> **Given exercise A**
List every username that appears in a "posted by" line of the forum thread on cool places to live.

Vermont, New Hampshire and Maine would be good choices. To get extra cool, look for something with some elevation. A house on a hilltop will be several degrees cooler than one in the valley. My sister and I have a cabin on a hill in VT. There's no AC and I don't recall ever being uncomfortable in the summer.
posted by justkevin at 6:25 AM on May 29, 2006

The Oregon Coast somewhere like Manzanita or Neskowin
Anacortes, WA on the border of Canada
posted by Packy_1962 at 6:32 AM on May 29, 2006

Have you looked at homes in semi-rural coastal portions of Maine?

The town of Lubec, for example, is convenient to several nearby landmarks, including as FDR's childhood summer home on Campobella Island, the eastern-most point on the continental United States (and one of the most photogenic lighthouses therein) on West Quoddy.

Though the area has fascinated me for several years, I've never had an opportunity to visit myself, so I can't vouch for the quality of the beaches.

A search for nearby real estate on reveals several properties that seem to be well within your price range.
posted by The Confessor at 7:06 AM on May 29, 2006

I think our climate on the West Coast of Canada is what you're looking for. Very few people own air con. We also don't have a lot of bugs.
posted by fcain at 7:19 AM on May 29, 2006

What about Wyoming or Montana? Large chunks of it are quite high elevation and therefore cool. When I was camping at Yellowstone (in August) it was downright cold at night. You could see your breath. During the day it was warm but not stifling hot.

> **Given exercise B**
Count the lines of the records that contain the string "which". Case counts. Reply with the number only.

> **Material for this task**
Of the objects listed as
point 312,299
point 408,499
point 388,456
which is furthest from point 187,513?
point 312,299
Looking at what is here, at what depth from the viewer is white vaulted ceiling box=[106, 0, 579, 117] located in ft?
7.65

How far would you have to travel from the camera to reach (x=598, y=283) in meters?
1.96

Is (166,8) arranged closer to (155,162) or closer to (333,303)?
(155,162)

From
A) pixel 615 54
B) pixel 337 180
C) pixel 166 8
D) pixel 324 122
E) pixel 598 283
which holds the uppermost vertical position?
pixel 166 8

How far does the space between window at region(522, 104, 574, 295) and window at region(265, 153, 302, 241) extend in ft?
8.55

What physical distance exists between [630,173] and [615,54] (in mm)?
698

> **Finished answer A**
justkevin, Packy_1962, The Confessor, fcain

> **Finished answer B**
2